How DoorDash Built an Ensemble Learning Model for Time Series Forecasting

June 20, 2023 17 Minute Read Machine Learning 22

Qiyun Pan

Qiyun Pan is a Machine Learning Engineer at DoorDash, since April 2021, on the forecasting team where she primarily focuses on Demand Forecasting. Qiyun has a PhD Degree in Industrial and Operations Research from the University of Michigan, Ann Arbor.

Hanyu Yang

Hanyu Yang is a Software Engineer at DoorDash, since July 2022, on the Machine Learning Platform team, focusing on Forecast Platform. Hanyu has a Bachelor’s Degree in Computer Science from Zhejiang University and a Master of Science in Information Technology-Mobility from Carnegie Mellon University.

Limits on forecasting with an individual model pipeline

In recent years, forecasting models have advanced from traditional time series frameworks to increasingly complex deep learning architectures in order to capture the volatile dynamics of real-world scenarios. However, subjectively picking a single model to make accurate forecasts for every target is unrealistic. Therefore, in many industrial practices, a forecasting toolbox applies a selection framework to explore a wide range of models and configurations, carefully evaluating each model's performance on each target before generating final forecasts from the best performer. The configuration space includes not only model parameters, but also options for processing data such as data cleaning, transforming, and outlier handling as well as causal factors, including holidays, weather, or promotions. At DoorDash, we’ve built a forecast factory to enable these functionalities.

But this type of forecasting pipeline is limited by its computational burden. Beyond the complexity of training increasingly complicated model structures, configuration combinations grow exponentially when we add an additional option to each entry. For example, suppose we have 10 configs and each config has two options, meaning we have 2¹⁰ combinations. When we add an additional option to a single config, the config combinations increase by 2⁹. As a result, we must search exhaustively, for instance via a grid search, over thousands of config combinations for each forecasting target, consuming hours of execution time and hundreds of dollars in computational cost per run. Moreover, a rolling window cross-validation process must be applied to evaluate each model’s forecasting performance. Although this grid search method maintains high accuracy for a wide range of forecasting targets, it also significantly increases both runtime and computation costs as we support more use cases.

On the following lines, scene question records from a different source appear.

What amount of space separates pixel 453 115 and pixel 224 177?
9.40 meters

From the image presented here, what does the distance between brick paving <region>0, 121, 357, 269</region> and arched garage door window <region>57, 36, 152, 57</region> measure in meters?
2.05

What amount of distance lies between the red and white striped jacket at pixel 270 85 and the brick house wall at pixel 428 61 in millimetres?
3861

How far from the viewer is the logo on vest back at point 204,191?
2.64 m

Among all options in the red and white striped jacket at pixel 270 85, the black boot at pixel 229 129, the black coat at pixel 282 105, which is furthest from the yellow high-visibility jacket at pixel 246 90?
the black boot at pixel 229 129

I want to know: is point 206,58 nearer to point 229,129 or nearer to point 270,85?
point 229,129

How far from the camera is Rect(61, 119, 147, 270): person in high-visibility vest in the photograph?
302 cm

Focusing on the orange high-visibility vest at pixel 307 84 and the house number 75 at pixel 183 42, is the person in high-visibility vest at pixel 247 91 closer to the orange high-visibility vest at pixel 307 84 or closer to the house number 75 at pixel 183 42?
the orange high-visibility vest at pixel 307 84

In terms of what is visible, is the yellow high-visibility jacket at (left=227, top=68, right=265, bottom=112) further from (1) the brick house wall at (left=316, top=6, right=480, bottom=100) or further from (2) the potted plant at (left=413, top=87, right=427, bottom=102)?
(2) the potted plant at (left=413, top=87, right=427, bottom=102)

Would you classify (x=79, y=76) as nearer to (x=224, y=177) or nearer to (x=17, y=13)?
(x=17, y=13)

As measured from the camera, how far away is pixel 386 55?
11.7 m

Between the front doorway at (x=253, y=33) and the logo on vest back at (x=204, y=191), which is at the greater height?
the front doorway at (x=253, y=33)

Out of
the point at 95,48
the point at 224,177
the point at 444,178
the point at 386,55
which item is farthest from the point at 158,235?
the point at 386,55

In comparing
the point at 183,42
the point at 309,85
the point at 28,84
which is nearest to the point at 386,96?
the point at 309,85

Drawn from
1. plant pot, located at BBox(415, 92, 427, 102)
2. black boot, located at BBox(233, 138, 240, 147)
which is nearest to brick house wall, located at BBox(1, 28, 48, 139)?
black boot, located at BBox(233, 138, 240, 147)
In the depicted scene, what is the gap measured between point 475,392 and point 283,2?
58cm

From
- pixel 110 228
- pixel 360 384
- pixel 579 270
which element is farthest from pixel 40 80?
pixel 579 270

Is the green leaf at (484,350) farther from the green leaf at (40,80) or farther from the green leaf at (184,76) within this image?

At DoorDash, forecasts are generated for highly granular targets, which makes running forecasting models more computationally expensive or even prohibitive. For example, we have tens of thousands of targets when we make forecasts on delivery time in switchback-level experiments to create covariates for variance reduction. But computational limits could block these use cases because of unacceptably long running times or high cluster costs. These limits prompted development of a new forecasting framework that could reduce the computation budget while maintaining high accuracy.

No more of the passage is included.